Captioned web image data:
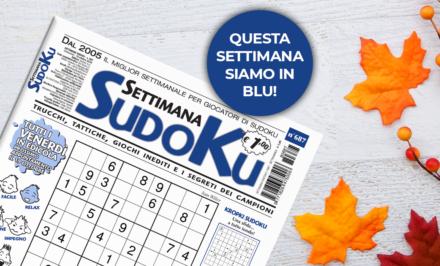 Settimana Sudoku 687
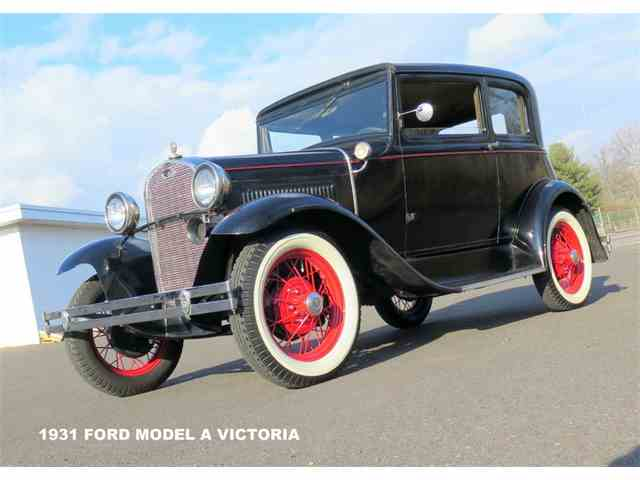 1931 Ford Model A | 950410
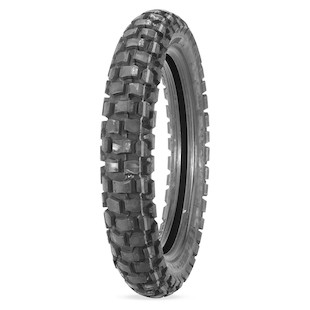 Bridgestone Trail Wing 302 Rear Tires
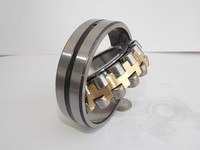 high precision spherical roller bearing 22212 used in mining machine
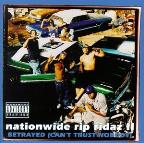 Nationwide Rip Ridaz, Vol. 2: Betrayed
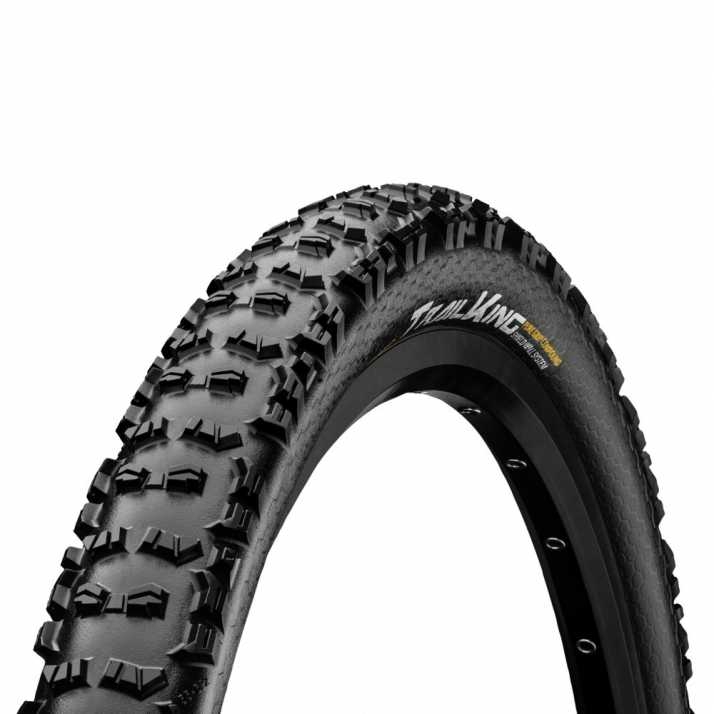 покришка Continental TRAIL KING 29 x 2.20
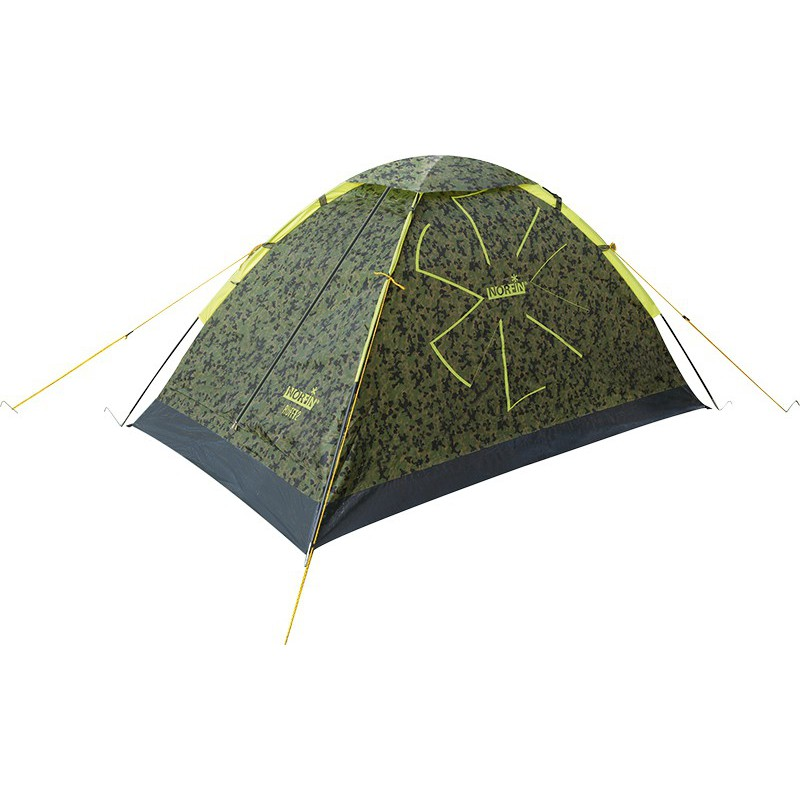 Палатка двухместная Norfin Ruffe 2 Nc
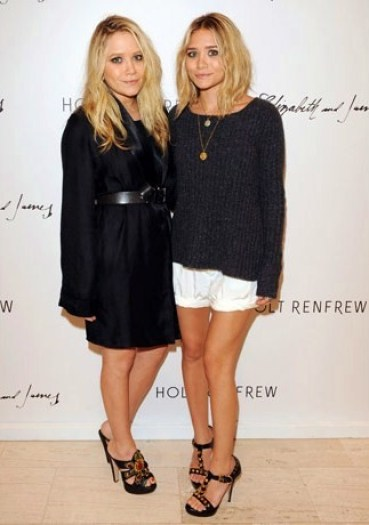 olsen-twins-knit-sweater-white-shorts-black-jacket-elizabeth-and-james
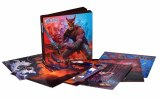 A Decade Of Dio: 1983-1993 - CD Version of Boxed Set on Sale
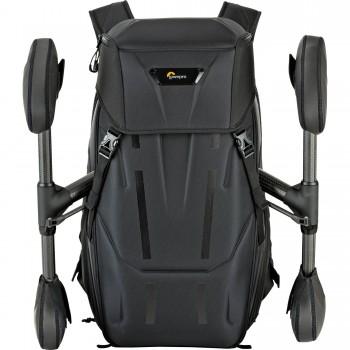 Plecak DroneGuard Pro Inspired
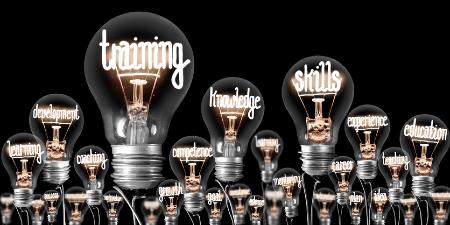 Light bulbs with concepts illuminated within. Credit: https://www.istockphoto.com/portfolio/etiammos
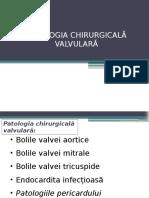 Patologia_chirurgicala_valvulara-13700.pdf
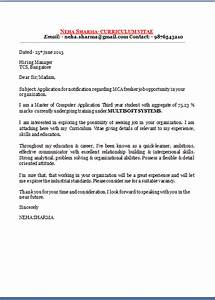 cover letter for career change With change of career cover letter examples
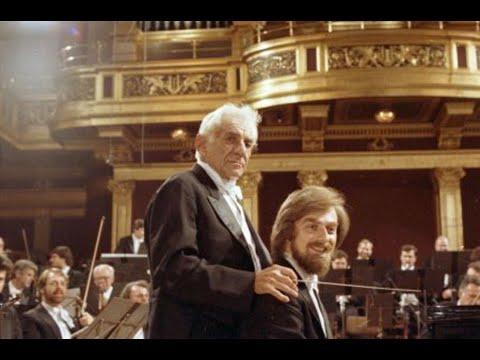 J.BRAHMS:PIANO CONCERTO No.2 Op.83 KRYSTIAN ZIMERMAN,L.BERNSTEIN,WIENER PHILHARMONIKER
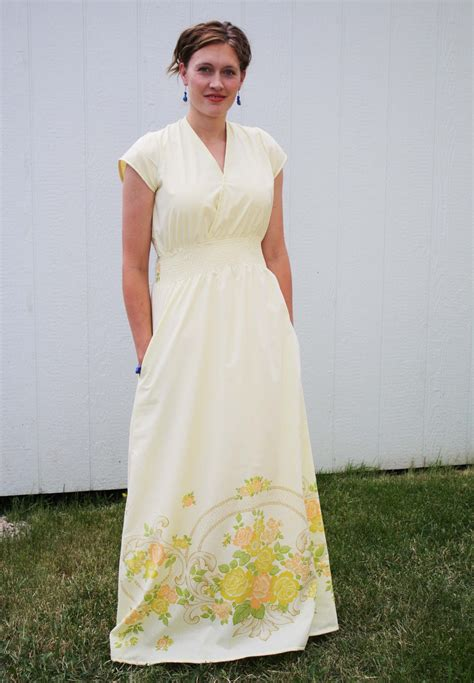 sewing pattern maxi dress ten maxi dress patterns and tutorials heather handmade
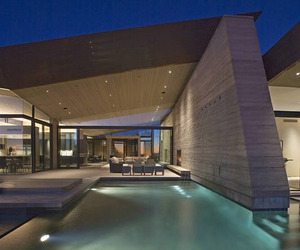 The Desert Wing House | Kendle Design Collaborative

# What needs to be done:
Give every entry again verbatim, with no pictures.

# Written response:
 Settimana Sudoku 687
 1931 Ford Model A | 950410
 Bridgestone Trail Wing 302 Rear Tires
 high precision spherical roller bearing 22212 used in mining machine
 Nationwide Rip Ridaz, Vol. 2: Betrayed
 покришка Continental TRAIL KING 29 x 2.20
 Палатка двухместная Norfin Ruffe 2 Nc
 olsen-twins-knit-sweater-white-shorts-black-jacket-elizabeth-and-james
 A Decade Of Dio: 1983-1993 - CD Version of Boxed Set on Sale
 Plecak DroneGuard Pro Inspired
 Light bulbs with concepts illuminated within. Credit: https://www.istockphoto.com/portfolio/etiammos
 Patologia_chirurgicala_valvulara-13700.pdf
 cover letter for career change With change of career cover letter examples
 J.BRAHMS:PIANO CONCERTO No.2 Op.83 KRYSTIAN ZIMERMAN,L.BERNSTEIN,WIENER PHILHARMONIKER
 sewing pattern maxi dress ten maxi dress patterns and tutorials heather handmade
 The Desert Wing House | Kendle Design Collaborative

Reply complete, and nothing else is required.